2 packages (2 T.) active dry yeast
¾ cup of dry milk powder (omit if using milk instead of water)
¼ c. sugar
2 cups of warm water (or milk)
-- about 110 degrees F.
1 tsp. salt
¼ c. vegetable oil (or melted butter)
5-6 cups of flour
Melted butter

Soften yeast in warm water. Stir with a fork after about 7-10 minutes and add dry milk powder, sugar, salt, and oil (or butter). Slowly add flour and mix with dough hook of electric mixer. Continue to add flour until mixture pulls away from the sides of the bowl. You may need a little extra flour, but the dough should be soft and slightly sticky. Knead in machine for about 8 more minutes. Spray the dough with a little olive oil and cover the plastic wrap. Then, place bowl in a warm place and allow the dough to rise for about an hour, or until double in bulk.

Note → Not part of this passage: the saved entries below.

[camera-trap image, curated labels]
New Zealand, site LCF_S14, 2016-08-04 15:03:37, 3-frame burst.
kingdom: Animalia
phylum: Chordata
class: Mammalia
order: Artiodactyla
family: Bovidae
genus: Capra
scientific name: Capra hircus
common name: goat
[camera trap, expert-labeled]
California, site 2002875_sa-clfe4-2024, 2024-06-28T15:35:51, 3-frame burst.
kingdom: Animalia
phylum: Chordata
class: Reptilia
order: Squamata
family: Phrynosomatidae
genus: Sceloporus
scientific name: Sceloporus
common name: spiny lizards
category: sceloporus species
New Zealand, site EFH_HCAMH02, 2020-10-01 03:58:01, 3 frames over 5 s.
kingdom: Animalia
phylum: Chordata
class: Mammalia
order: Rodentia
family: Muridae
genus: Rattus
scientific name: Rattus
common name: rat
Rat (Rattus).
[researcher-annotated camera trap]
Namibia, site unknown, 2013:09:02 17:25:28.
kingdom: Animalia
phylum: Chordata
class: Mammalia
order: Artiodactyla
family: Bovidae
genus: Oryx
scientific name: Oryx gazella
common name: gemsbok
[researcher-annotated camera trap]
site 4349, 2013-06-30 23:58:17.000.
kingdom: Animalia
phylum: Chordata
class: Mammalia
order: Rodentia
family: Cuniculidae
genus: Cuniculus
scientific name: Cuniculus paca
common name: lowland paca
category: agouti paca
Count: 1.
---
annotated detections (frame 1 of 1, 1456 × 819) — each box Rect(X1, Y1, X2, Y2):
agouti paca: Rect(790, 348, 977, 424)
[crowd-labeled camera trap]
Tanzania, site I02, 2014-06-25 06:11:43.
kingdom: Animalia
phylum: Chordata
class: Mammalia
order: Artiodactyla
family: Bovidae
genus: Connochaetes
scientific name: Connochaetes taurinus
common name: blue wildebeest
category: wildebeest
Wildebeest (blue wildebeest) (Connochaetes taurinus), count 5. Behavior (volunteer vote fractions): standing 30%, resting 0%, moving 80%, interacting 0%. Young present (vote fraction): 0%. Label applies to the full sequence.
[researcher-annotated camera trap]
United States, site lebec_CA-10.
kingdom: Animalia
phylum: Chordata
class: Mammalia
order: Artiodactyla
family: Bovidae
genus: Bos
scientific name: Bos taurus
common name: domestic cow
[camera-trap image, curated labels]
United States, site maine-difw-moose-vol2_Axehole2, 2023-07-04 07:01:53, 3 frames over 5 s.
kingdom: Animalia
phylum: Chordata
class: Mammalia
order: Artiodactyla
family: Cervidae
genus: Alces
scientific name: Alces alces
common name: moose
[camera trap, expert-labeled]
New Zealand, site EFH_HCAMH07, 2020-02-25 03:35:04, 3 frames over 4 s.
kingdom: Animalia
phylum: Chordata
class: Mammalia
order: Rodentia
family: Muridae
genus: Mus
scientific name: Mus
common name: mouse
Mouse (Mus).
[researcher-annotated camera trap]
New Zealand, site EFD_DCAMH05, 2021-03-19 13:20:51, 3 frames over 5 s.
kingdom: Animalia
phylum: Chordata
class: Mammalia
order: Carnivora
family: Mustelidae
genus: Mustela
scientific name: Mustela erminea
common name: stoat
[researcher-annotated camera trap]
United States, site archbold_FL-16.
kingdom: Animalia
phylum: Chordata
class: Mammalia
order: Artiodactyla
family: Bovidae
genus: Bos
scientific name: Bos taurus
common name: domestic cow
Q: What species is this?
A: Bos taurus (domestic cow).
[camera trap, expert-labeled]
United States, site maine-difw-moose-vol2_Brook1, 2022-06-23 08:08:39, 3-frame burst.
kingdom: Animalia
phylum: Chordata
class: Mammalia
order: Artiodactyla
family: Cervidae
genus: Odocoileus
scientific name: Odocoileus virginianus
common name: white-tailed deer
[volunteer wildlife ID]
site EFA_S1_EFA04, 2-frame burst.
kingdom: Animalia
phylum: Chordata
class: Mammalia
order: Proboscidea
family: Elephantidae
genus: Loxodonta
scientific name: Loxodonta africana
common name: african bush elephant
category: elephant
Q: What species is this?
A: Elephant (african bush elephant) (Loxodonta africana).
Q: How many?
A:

Grease two large cookie sheets. Punch dough down and divide into two equal parts. Turn one part out onto floured surface and roll into a 12 inch circle. Brush the circle of dough with melted butter and cut into 12 equal wedges with a pizza cutter. Starting from the large end, roll each wedge into a crescent and pinch the pointed end under the roll as you place it onto the cookie sheet, leaving space to allow for rolls to double in size. Brush the tops of the rolls with melted butter. Repeat process with second half of the dough.

Preheat oven to 400 degrees after rolls have been rising for about 20 minutes. After they have doubled in size, bake in preheated oven for about 12-15 minutes. I bake one pan at a time and watch them to see how they are browning. Adjust time as needed. Sometimes you will need to bake slightly longer for rolls to achieve the desired color.